Given exercise - List every metric and indicator that the Walmart stock study below says it will look at.

As Wall Street watches closely, it’s clear that Walmart is not just tweaking its online platform; it’s revolutionizing it. The retail giant is rolling out cutting-edge advertising solutions that empower third-party sellers to showcase their products with unprecedented effectiveness. This strategy is not merely about broadening its market reach; it’s about sharply enhancing profitability. Indeed, e-commerce advertising revenues are now boasting staggering margins between 70% to 80%.
**The Power of Scale**: In this digital arena, Walmart’s immense size transforms from a mere advantage into a formidable weapon. This is no ordinary retailer; this is a titan with the clout to set market terms, streamline its supply chain with unparalleled efficiency, and deliver products with a speed that rivals any in the industry.
But here’s what really has Wall Street buzzing: For the first time, Walmart is showing signs of mounting a genuine counteroffensive against Amazon’s long-standing online dominance. By continuously refining its e-commerce strategies and leveraging its colossal infrastructure, Walmart is beginning to turn the tide. Analysts are keyed up as they see Walmart not just competing, but striking back, chipping away at Amazon’s market share with its sophisticated online platforms.
To sum up, while the stock market is inherently subject to ups and downs, Walmart’s trajectory is pointed decidedly upward. The long-term outlook is decidedly bullish. This isn’t merely about purchasing stock; it’s about investing in a market leader poised for sustained triumph. As seasoned market pros often advise, sometimes you need to hold your breath and plunge into the fray. Walmart is heating up and, given its strategic advancements, is set to get even hotter.
In this stock study we will look at the following metrics and indicators.
- Wall Street Analysts’ Estimates
- 52-week high and low boundaries
- The Best Case – Worst Case Scenarios
- Vantagepoint A.I. Predictive Blue Line
- Neural Network Forecast
- Daily Range Forecast
- Intermarket Analysis
- Our trading suggestion
We don’t base decisions on things like earnings or fundamental cash flow valuations. However, we do look at them to better understand the financial landscape that a company is operating under.
Wall Street Analysts’ Estimates
Let’s dive into the latest from Wall Street, folks. We’ve got 28 analysts who’ve been eyeing Walmart’s stock over the past quarter, and they’re putting some interesting numbers on the table. The consensus? An average price target of $71.00 on the stock. But hold on, it gets better. Some are even more bullish, stretching that target up to $75.00, while the more cautious voices are setting the floor at $65.00.
What we pay attention to is the variance between the most bullish and bearish voices to see what the expected volatility is for $WMT. You can see that this variance amounts to $10 or roughly 15% of the current price. This is very low volatility in comparison to the broader market.
52-Week high and low boundaries
Let’s zero in on the rollercoaster ride that is Walmart’s stock ($WMT) over the past year. This powerhouse has hit a high of $66.86 and dipped to a low of $49.50 —that’s a swing of $17.36. Cracking into these figures, we see Walmart has shown a historic annual volatility of 26%. Now, that’s pretty much in line with the broader market indexes. What’s the takeaway here? It tells us loud and clear that swings of about 26% up or down are totally on the table for Walmart in the coming year.
But here’s where it gets spicy: Walmart is trading at the 98th percentile of its 52-week range. That’s right, at the top end of its game, signaling a bullish sentiment that’s got investors leaning in.

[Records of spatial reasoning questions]
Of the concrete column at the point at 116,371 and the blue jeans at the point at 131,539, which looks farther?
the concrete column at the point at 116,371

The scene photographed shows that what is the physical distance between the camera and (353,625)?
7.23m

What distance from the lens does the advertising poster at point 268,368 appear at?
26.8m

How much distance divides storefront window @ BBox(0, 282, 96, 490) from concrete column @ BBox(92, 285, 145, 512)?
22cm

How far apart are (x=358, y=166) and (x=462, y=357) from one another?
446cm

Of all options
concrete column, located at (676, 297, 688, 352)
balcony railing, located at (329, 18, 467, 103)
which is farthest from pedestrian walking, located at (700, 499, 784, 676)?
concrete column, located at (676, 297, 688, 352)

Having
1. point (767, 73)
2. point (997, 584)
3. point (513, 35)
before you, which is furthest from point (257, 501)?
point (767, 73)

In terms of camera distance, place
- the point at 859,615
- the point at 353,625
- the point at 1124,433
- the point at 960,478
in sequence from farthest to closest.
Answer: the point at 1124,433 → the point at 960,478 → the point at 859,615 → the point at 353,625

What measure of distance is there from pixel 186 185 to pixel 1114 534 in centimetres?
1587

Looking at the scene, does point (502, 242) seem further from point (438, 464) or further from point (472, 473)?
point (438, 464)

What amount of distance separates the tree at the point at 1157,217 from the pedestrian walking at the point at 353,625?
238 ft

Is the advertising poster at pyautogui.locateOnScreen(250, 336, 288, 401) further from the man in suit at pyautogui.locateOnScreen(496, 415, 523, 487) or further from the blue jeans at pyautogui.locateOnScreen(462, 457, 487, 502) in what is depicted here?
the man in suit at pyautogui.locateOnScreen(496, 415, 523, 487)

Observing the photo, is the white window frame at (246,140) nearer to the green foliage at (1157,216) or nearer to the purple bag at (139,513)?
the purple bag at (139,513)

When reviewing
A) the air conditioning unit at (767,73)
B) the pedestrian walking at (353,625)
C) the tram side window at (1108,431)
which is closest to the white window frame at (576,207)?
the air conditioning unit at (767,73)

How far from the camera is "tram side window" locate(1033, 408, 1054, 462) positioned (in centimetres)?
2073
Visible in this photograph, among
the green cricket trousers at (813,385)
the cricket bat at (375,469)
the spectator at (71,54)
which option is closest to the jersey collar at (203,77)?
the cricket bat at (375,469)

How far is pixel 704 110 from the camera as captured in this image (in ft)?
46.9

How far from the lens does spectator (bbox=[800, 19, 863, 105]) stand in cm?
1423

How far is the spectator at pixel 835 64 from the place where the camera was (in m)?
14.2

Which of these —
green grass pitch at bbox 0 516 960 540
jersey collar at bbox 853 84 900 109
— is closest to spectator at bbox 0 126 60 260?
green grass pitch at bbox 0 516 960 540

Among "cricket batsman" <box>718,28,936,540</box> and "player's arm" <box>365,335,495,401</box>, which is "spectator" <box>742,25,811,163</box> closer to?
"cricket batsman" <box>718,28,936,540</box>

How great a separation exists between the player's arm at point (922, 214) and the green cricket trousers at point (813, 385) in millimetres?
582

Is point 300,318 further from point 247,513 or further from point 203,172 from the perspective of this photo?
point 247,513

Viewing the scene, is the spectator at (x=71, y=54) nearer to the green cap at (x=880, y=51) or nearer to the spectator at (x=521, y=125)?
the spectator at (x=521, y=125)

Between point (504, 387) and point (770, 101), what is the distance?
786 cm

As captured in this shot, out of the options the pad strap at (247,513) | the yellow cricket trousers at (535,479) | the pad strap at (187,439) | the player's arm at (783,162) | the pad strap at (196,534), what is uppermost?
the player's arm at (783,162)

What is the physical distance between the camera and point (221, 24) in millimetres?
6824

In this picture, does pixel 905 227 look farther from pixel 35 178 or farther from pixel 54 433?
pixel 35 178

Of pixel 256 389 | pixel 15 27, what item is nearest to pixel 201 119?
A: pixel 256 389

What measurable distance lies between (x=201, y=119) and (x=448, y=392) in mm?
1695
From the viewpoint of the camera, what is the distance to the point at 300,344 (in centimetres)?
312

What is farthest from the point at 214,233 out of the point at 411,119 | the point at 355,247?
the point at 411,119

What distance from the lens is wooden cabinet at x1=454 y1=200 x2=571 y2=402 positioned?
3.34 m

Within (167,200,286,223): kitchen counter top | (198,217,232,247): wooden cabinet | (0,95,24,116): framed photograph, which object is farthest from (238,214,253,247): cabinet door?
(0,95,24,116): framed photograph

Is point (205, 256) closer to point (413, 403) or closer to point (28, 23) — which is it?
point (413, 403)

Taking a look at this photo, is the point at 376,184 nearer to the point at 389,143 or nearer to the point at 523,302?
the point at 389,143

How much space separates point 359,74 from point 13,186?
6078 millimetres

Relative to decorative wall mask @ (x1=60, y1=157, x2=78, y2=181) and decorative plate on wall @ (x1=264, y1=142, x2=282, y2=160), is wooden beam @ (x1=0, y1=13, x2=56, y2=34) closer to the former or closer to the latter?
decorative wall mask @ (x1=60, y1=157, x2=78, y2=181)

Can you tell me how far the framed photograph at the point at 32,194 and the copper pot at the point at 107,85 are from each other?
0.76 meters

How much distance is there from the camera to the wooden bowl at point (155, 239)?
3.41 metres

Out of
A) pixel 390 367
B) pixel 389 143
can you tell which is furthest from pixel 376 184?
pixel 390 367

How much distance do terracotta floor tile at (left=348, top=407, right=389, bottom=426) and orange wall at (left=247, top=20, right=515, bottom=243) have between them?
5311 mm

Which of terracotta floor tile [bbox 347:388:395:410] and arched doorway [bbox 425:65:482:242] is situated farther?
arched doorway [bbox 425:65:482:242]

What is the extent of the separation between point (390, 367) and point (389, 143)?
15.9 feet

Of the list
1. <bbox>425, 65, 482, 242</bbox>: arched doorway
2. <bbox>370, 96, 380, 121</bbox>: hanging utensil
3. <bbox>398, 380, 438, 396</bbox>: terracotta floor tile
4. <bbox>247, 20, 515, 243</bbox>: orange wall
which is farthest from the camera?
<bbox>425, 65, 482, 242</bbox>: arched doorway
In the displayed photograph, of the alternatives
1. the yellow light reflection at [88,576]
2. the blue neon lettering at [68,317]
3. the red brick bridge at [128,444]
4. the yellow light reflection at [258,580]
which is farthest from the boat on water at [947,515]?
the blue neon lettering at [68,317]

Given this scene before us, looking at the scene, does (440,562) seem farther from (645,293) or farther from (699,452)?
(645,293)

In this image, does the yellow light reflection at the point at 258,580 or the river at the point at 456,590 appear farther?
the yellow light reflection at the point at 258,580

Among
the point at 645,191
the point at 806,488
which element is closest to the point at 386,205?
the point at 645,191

Task result -
- Wall Street Analysts' Estimates
- 52-week high and low boundaries
- The Best Case – Worst Case Scenarios
- Vantagepoint A.I. Predictive Blue Line
- Neural Network Forecast
- Daily Range Forecast
- Intermarket Analysis
- Our trading suggestion